Importantly, the findings resonate with broader psychiatric guideline shifts favoring early intervention and integrated care pathways for youth mental health. The long-term sustainability and societal benefits may extend beyond measured direct healthcare costs, encompassing improved functional recovery and reduced societal burden.
Conclusion
The ACCESS Open Minds initiative provides compelling evidence that transforming youth mental health services towards enhanced, community-based primary care leads to meaningful reductions in costly healthcare utilization, producing a substantial return on investment. Embedding such models in urban healthcare systems can facilitate earlier identification and treatment of youth mental health problems, including those with complex service histories.

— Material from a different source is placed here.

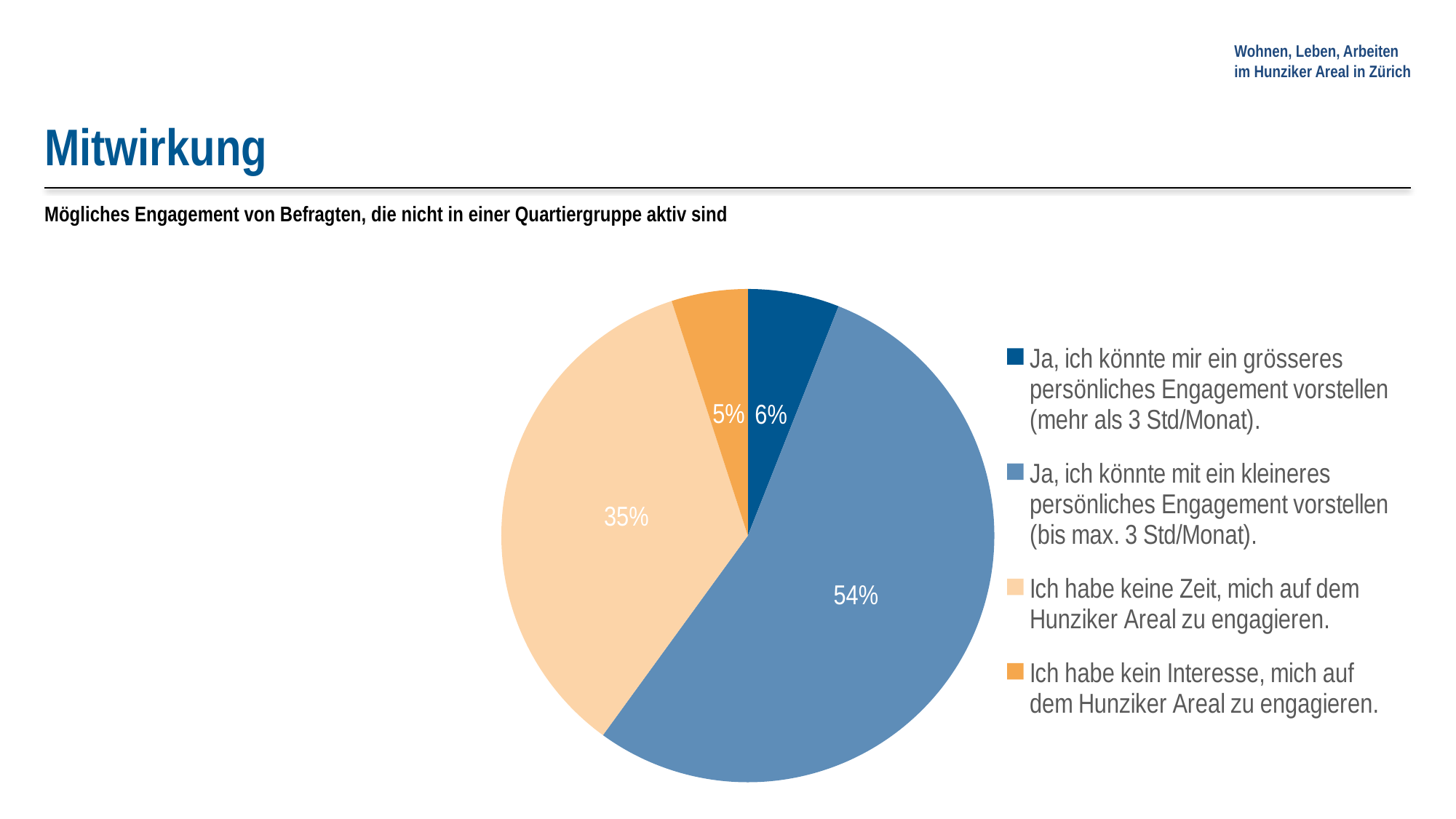
What share of respondents said they have no time to engage on the Hunziker Areal ("Ich habe keine Zeit...")? 35% How many entries does the legend list? 4 What share of respondents could imagine a larger personal engagement (more than 3 Std/Monat)? 6% Which category has the smallest share of the pie? Ich habe kein Interesse, mich auf dem Hunziker Areal zu engagieren. What share of respondents could imagine a smaller personal engagement (up to max. 3 Std/Monat)? 54% What is the difference in percentage points between the "kleineres Engagement" slice and the "keine Zeit" slice? 19 What kind of chart is shown on the slide? pie chart What share of respondents said they have no interest in engaging on the Hunziker Areal? 5% Which is larger: the share for "grösseres persönliches Engagement" or the share for "kein Interesse"? grösseres persönliches Engagement (6%) How many slices does the pie chart have? 4 Which category has the largest share of the pie? Ja, ich könnte mit ein kleineres persönliches Engagement vorstellen (bis max. 3 Std/Monat). What colour is the slice representing "Ich habe kein Interesse, mich auf dem Hunziker Areal zu engagieren."? orange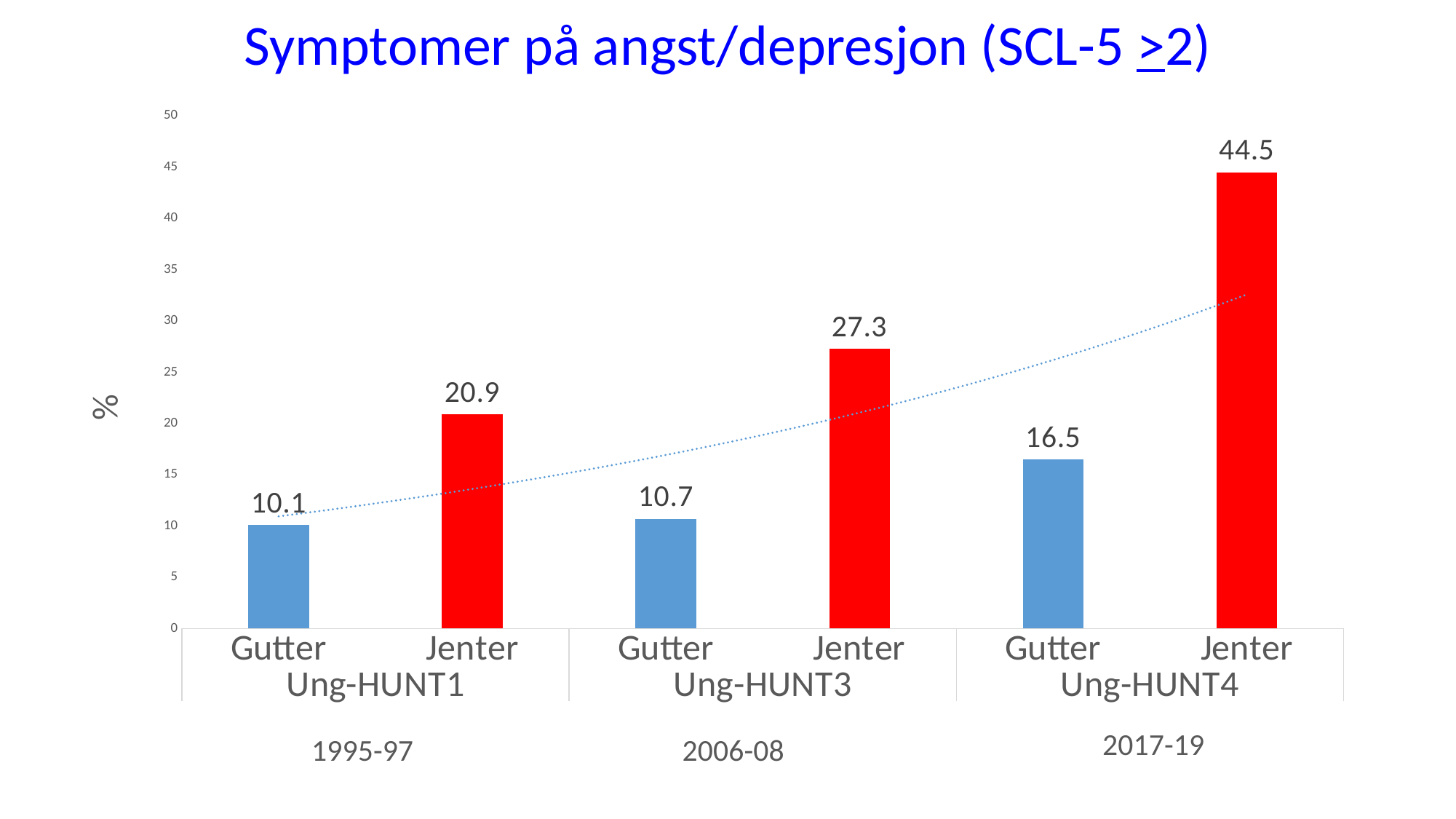
What kind of chart is shown on the slide? Bar chart What is the value for Jenter in Ung-HUNT4? 44.5 What is the value for Jenter in Ung-HUNT3? 27.3 Do the Jenter values rise or fall from Ung-HUNT1 to Ung-HUNT4? Rise What is the difference between Jenter in Ung-HUNT4 and Jenter in Ung-HUNT1? 23.6 Which is larger, Gutter in Ung-HUNT3 or Gutter in Ung-HUNT4? Gutter in Ung-HUNT4 How many bars are plotted in the chart? 6 Which bar has the highest value? Jenter, Ung-HUNT4 Which bar has the lowest value? Gutter, Ung-HUNT1 What is the difference between Jenter and Gutter in Ung-HUNT4? 28 What is the value for Gutter in Ung-HUNT4? 16.5 What is the value for Gutter in Ung-HUNT1? 10.1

Future research should involve multi-site evaluations, longer follow-up intervals, and incorporation of patient-reported outcomes to fully capture clinical, economic, and quality-of-life impacts. Policymakers and healthcare planners are encouraged by this evidence to support expansion and sustainable funding of early intervention youth mental health services to meet the pressing needs of this vulnerable population.
Funding
This study and the ACCESS Open Minds program were funded by the Canadian Institutes of Health Research and the Graham Boeckh Foundation.
References
1. Shah JL, Thanh NX, Surood S, et al. Return on investment of enhanced primary youth mental health services in a large Canadian urban centre: a retrospective cohort study. Lancet Psychiatry. 2026 Jul 7; PMID: 42413522.
2. McGorry PD, Mei C. Early intervention in youth mental health: progress and future directions. Evid Based Ment Health. 2020 Feb;23(1):5-7.
3. Rickwood DJ, Mazzer KR, Telford NR. Service system performance, utilization, and barriers to access in youth mental health services: findings from the Headspace national youth mental health foundation in Australia. Aust N Z J Psychiatry. 2021;55(10):1020-1032.
4. Patel V, Flisher AJ, Hetrick S, McGorry P. Mental health of young people: a global public-health challenge. Lancet. 2007 Apr 14;369(9569):1302-1313.